- [Quoted text]
This is a small assignment that connects topics from Module 1, 2, and 3.  
You must complete it in this Colab notebook.

You will need to use concepts that appeared in the videos:
- Module 1 and 2: basic descriptive statistics, proportions, confusion matrix, accuracy, precision, recall
- Module 3: standardization, min max scaling, nominal vs ordinal, one hot encoding, ordinal encoding, Euclidean and Manhattan distance

Please do not use any extra libraries beyond `pandas`, `numpy`.



---
## 0. Setup and Dataset

We will use a dataset that should have columns given below:

- `user_id`  
- `age`  
- `monthly_income` (numeric)  
- `daily_screen_time_min` (numeric)  
- `daily_app_opens` (numeric)  
- `true_label` and `pred_label` for a binary classification task (0 or 1)  
- `satisfaction_level` (for example: `Low`, `Medium`, `High`)  
- `city_type` (for example: `Urban`, `Suburban`, `Rural`)


In [1]:
# Cell 1: Imports
import pandas as pd
import numpy as np

In [2]:
# Cell 2: Load the dataset (Already done for you)
df = pd.read_csv("https://drive.google.com/uc?export=download&id=1OmDDCh4MD1TtvAemnwVDyz5zwCIXJ220")

# Show first few rows
df.head()

Unnamed: 0,user_id,age,monthly_income,daily_screen_time_min,daily_app_opens,true_label,pred_label,satisfaction_level,city_type
0,1,43,3734.19,109,48,0,0,Medium,Suburban
1,2,49,2594.19,194,7,0,0,Low,Urban
2,3,19,3550.47,146,36,1,0,High,Rural
3,4,19,3821.18,287,14,1,0,High,Suburban
4,5,63,1750.84,66,46,0,0,Medium,Suburban



### 0.1 Check your dataset

1. Confirm that the dataset loaded correctly.  
2. Check that you have at least these columns:  
   - numeric: `age`, `monthly_income`, `daily_screen_time_min`, `daily_app_opens`  
   - labels: `true_label`, `pred_label`  
   - categorical: `satisfaction_level`, `city_type`  



---
## Part A - Module 1 and 2 Review

In this part you will do simple descriptive statistics and basic classification evaluation.

- [Entries shown]
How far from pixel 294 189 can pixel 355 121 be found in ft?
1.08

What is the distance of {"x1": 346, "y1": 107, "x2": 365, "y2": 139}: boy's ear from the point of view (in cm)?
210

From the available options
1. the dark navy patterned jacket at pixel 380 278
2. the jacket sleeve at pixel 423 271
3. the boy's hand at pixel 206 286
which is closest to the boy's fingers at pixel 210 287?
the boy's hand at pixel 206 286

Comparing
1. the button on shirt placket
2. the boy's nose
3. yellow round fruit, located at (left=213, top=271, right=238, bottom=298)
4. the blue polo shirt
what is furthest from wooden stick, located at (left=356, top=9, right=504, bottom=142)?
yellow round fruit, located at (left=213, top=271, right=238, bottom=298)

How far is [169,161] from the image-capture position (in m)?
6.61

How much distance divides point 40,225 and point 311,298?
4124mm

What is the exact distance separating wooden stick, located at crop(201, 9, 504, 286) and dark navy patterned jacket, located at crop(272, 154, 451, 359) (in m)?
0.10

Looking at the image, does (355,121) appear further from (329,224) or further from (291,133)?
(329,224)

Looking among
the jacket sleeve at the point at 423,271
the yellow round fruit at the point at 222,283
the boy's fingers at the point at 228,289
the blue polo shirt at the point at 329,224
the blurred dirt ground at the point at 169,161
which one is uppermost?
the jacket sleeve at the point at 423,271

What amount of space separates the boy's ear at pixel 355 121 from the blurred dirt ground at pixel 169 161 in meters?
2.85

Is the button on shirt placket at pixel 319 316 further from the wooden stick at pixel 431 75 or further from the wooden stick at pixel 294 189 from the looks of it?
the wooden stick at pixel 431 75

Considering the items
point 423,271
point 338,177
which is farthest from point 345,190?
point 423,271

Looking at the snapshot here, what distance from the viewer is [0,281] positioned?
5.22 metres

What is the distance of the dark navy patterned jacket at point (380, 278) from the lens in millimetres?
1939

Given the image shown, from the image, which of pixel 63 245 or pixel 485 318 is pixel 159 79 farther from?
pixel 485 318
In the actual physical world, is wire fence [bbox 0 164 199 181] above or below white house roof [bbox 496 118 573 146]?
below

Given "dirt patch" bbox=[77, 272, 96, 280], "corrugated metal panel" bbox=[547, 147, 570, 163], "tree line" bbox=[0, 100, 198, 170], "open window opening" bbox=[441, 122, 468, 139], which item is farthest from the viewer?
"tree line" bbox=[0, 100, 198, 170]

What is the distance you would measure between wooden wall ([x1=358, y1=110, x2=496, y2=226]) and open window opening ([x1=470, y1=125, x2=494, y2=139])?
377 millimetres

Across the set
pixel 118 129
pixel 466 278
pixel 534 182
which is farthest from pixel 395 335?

- [Directions]
(A) Answer these questions about the data science assignment text:
(i) Which libraries may be used?
(ii) What example values does it give for `city_type`?
(iii) In the first rows shown, what is the age of the user with `user_id` 3?
(B) Pick up the data science assignment text after its final sentence and continue it.

- [Per-task outputs]
(A)
(i) `pandas` and `numpy`
(ii) `Urban`, `Suburban`, and `Rural`
(iii) 19

(B)
### Q1. Descriptive statistics on a numeric feature

Choose one numeric column, for example `daily_screen_time_min`.


In [3]:
# Q1.1: Choose your numeric column here [We already write this ans]
num_col = "daily_screen_time_min"

df[num_col].describe()

Unnamed: 0,daily_screen_time_min
count,100.0
mean,181.89
std,68.886951
min,60.0
25%,122.0
50%,178.0
75%,243.75
max,299.0



> **Q1.2 Short answer: [Marks: 05]**  
> Look at the count, mean, min, max, and standard deviation for your chosen column.  
> In 2 to 3 sentences, comment on what you see.  
> For example, does the max look very far from the mean, or does it look quite close?

**Answer:**
*The data is mostly around the middle, but some really high values make it right-skewed. That’s why the mean is pulled a bit toward the higher side. Overall, the data seems slightly right-skewed since the max is farther from the mean than the minimum.*

>  
>  
>  



### Q2. Proportion of positive class

Use the `true_label` column, where 1 means "positive" and 0 means "negative".


In [4]:
# Q2.1: Compute proportion of positive class [We already write this ans]
label_col = "true_label"

positive_count = (df[label_col] == 1).sum()
total_count = df.shape[0]
positive_proportion = positive_count / total_count

print("Positive count:", positive_count)
print("Total samples:", total_count)
print("Proportion of positive class:", positive_proportion)

Positive count: 52
Total samples: 100
Proportion of positive class: 0.52



> **Q2.2 Short answer: [5 marks]**  
> In 1 to 2 sentences, explain what this proportion tells you about your dataset.  
> For example, is the dataset balanced between 0 and 1, or is one class much more common?

Answer: Since about 52% of the samples are positive, the dataset is kinda balanced overall. The classes are pretty close in size, so there isn’t any major imbalance

>  
>  
>  



### Q3. Confusion matrix and basic metrics

For this question, use:
- `true_label` as the actual label  
- `pred_label` as the model prediction


In [5]:
# Q3.1: Manually compute TP, TN, FP, FN [We already write this ans]
true_col = "true_label"
pred_col = "pred_label"

tp = ((df[true_col] == 1) & (df[pred_col] == 1)).sum()
tn = ((df[true_col] == 0) & (df[pred_col] == 0)).sum()
fp = ((df[true_col] == 0) & (df[pred_col] == 1)).sum()
fn = ((df[true_col] == 1) & (df[pred_col] == 0)).sum()

print("TP:", tp)
print("TN:", tn)
print("FP:", fp)
print("FN:", fn)

TP: 28
TN: 27
FP: 21
FN: 24


In [6]:
# Q3.2: Compute accuracy, precision, recall [We already write this ans]
accuracy = (tp + tn) / (tp + tn + fp + fn) if (tp + tn + fp + fn) > 0 else 0

precision = tp / (tp + fp) if (tp + fp) > 0 else 0
recall = tp / (tp + fn) if (tp + fn) > 0 else 0

print("Accuracy:", accuracy)
print("Precision:", precision)
print("Recall:", recall)

Accuracy: 0.55
Precision: 0.5714285714285714
Recall: 0.5384615384615384



> **Q3.3 Short answer: [10 marks]**  
> In 3 to 4 sentences, briefly comment on the model using these three metrics.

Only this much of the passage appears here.